# Task objective:
For any picture in the lines below, please leave it out and copy the rest exactly.

# Data extract:
|---|
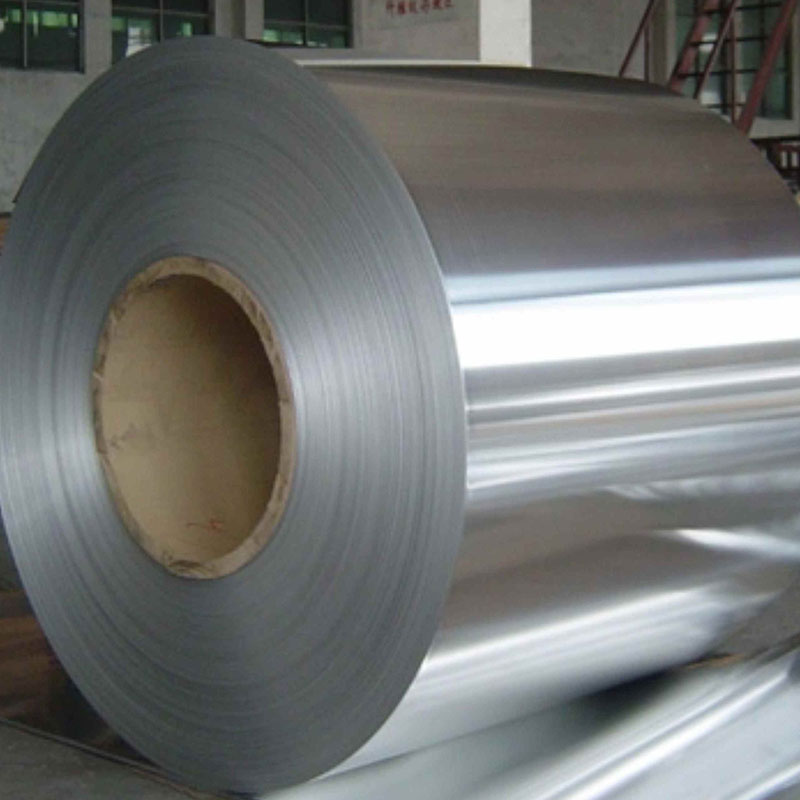 5052 aluminum coil for fishing boat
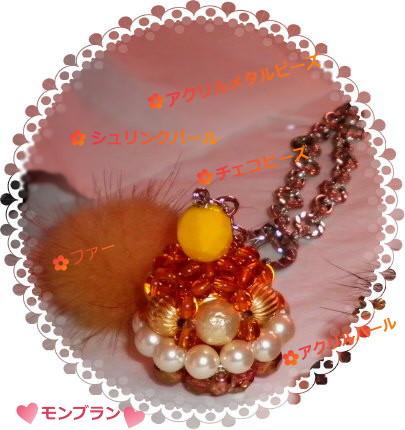 花ブ20160831-2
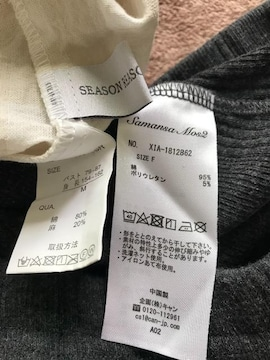 1回着用season reason by Lin&Redワンピ☆SM2変形リブレギンス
|---|
# The answer:
 5052 aluminum coil for fishing boat
 花ブ20160831-2
 1回着用season reason by Lin&Redワンピ☆SM2変形リブレギンス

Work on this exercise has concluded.